CHIP associates with increased risk of multiple CVDs, with most research focusing on atherosclerosis. To replicate human CHIP as closely as possible, we investigated atherogenesis with monoallelic mutations transplanted at pathophysiologically relevant frequencies in both male and female cohorts, and we studied 3 CHIP mutations concomitantly. We found no effect of Dnmt3aWT/RH cell transplant on atherosclerosis in either sex, which supports previous findings with Dnmt3a+/– mutants (19), as well as several large epidemiological studies that did not find an association of DNMT3A CHIP and CVD (7, 14, 57). However, we find Jak2WT/VF cells to increase atherogenesis in males only, which conflicts with previous findings in female Jak2VF mice (20, 21). These differences could be due to alternative genetics (e.g., Cre/Lox), local environment factors, and/or study of 1 sex only. Lastly, we found increased plaque size in females (but not males) with Tet2+/– cells, supporting prior work conducted similarly studying females only (16). In addition, male (18) and female (17) Tet2–/– CHIP mice show more atherosclerosis. However, despite strong epidemiologic data for TET2 CHIP driving CVD (4–7), several conflicting studies exist (14, 25–28, 57). We do not currently know what causes sex-dependent effects of Tet2+/– or Jak2VF cells on atherosclerosis, but it does not appear to be sexual dimorphic cytokine production between mutations. Regardless, our work emphasizes the importance of considering sex as a biological variable in both experimental and epidemiologic research, with sex-specific human analyses warranted but yet to be published. Interestingly, women’s CVD risk increases sharply with age to match that of men, with a similar trend to CHIP prevalence. Given our findings, it is possible that a female-specific effect of TET2 CHIP contributes to this. We found murine atherosclerosis is increased in a mutation- and sex-dependent way after transplant of heterozygous CHIP mutant cells, but the relevance to humans and basis for sex differences is currently unclear.
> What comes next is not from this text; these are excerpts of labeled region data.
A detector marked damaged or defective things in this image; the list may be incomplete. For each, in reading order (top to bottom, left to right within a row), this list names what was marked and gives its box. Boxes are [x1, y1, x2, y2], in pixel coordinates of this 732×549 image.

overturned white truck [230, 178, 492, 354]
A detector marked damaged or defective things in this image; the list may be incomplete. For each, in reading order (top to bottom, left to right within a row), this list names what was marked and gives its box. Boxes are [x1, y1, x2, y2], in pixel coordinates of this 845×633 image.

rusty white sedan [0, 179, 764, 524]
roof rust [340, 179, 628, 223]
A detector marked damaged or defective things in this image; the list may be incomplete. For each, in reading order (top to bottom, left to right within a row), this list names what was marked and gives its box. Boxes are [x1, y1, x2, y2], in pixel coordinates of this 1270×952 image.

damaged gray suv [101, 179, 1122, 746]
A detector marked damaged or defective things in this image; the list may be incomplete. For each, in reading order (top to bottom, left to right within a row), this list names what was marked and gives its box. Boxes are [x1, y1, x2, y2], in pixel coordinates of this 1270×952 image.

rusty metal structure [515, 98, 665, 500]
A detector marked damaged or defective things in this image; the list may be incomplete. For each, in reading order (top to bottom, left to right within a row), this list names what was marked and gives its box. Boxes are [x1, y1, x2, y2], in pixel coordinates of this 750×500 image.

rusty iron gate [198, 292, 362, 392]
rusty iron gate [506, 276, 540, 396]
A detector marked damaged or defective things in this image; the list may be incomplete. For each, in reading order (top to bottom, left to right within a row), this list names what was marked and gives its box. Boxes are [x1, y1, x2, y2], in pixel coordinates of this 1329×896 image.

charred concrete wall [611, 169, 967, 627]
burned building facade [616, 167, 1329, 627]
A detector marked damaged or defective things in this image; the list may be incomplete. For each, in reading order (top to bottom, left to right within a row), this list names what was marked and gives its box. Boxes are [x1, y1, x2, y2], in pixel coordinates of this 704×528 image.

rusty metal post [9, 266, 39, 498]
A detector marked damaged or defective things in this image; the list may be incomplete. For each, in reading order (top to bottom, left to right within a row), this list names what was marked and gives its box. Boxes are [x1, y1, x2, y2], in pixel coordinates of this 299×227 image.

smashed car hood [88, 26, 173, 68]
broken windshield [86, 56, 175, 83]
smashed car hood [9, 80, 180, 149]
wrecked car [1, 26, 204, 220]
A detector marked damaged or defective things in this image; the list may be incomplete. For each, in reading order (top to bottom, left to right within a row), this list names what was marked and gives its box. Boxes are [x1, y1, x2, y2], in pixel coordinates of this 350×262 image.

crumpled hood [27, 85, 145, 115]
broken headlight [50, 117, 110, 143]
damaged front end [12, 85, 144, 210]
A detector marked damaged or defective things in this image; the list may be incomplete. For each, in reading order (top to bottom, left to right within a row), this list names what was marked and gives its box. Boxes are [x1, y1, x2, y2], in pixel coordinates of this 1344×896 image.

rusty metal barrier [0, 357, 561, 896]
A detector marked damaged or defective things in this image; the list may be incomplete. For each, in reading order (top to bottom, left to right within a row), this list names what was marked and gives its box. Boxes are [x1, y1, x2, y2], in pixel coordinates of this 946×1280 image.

With all experimental and model systems come limitations. A major limitation of the most common approach to model CHIP in mice is the need for irradiation and adoptive transfer of mutant cells. In human CHIP, somatic mutations occur in situ within a given niche, with subsequent selection based on the fitness conferred. In contrast, myeloablative lethal irradiation generates a calamitous milieu of cell death, necrosis, and inflammation, into which the new hematopoietic system must engraft and repopulate the BM, leading to replicative stress and potential exhaustion. Thus, mutations driving CHIP in humans may not necessarily engraft and drive clonal expansion in chimeric mice. Similarly, the effect of inflammation or atherogenesis on transplanted CHIP mutant cells may differ from the effect on human CHIP emerging in situ or the effect of aging. Also, the effect of human CHIP mutations on inflammatory responses, and at what variant allele frequency any effect would be biologically meaningful over inflammation generated from WT cells, is unknown. For example, if a given CHIP mutation doubled cytokine release and clones were present at 10%, this would only increase overall cytokine level by 10%, which is unlikely to make a biological difference. Although we assessed clonal expansion in blood to give longitudinal data, along with BM and spleen chimerism at euthanasia, we cannot exclude specific expansion in the HSC/progenitor population. Finally, different effectors can alter atherogenesis at different time points, and thus, CHIP mutants could have temporal effects that are not modeled in our studies.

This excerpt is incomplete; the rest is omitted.